Colletotrichum crown rot (CCR) caused by Colletotrichum gloeosporioides is a serious threat to the cultivated strawberry (Fragaria × ananassa). Our previous study reported that a major locus, FaRCg1, increases resistance. However, the genomic structure of FaRCg1 and potential candidate genes associated with the resistance remained unknown. Here, we performed comparative transcriptome analyses of resistant 'Florida Elyana' and susceptible 'Strawberry Festival' after infection and identified candidate genes potentially involved in resistance. In 'Florida Elyana', 6,099 genes were differentially expressed in response to C. gloeosporioides. Gene ontology analysis showed that the most upregulated genes were functionally associated with signaling pathways of plant defense responses.

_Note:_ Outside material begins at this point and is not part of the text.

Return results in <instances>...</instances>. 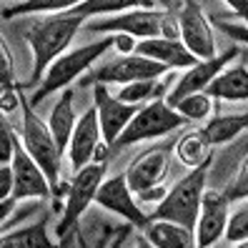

Three genes in the genomic region of FaRCg1 were highly upregulated: a von Willebrand Factor A domain-containing protein, a subtilisin-like protease, and a TIFY 11A-like protein. Subgenome-specific markers developed for the candidate genes were tested with a diverse panel of 219 accessions from University of Florida and North Carolina State University breeding programs. Significant and positive associations were found between the high-resolution melting (HRM) marker genotypes and CCR phenotypes. These newly developed subgenome-specific functional markers for FaRCg1 can facilitate development of resistant varieties through marker-assisted selection.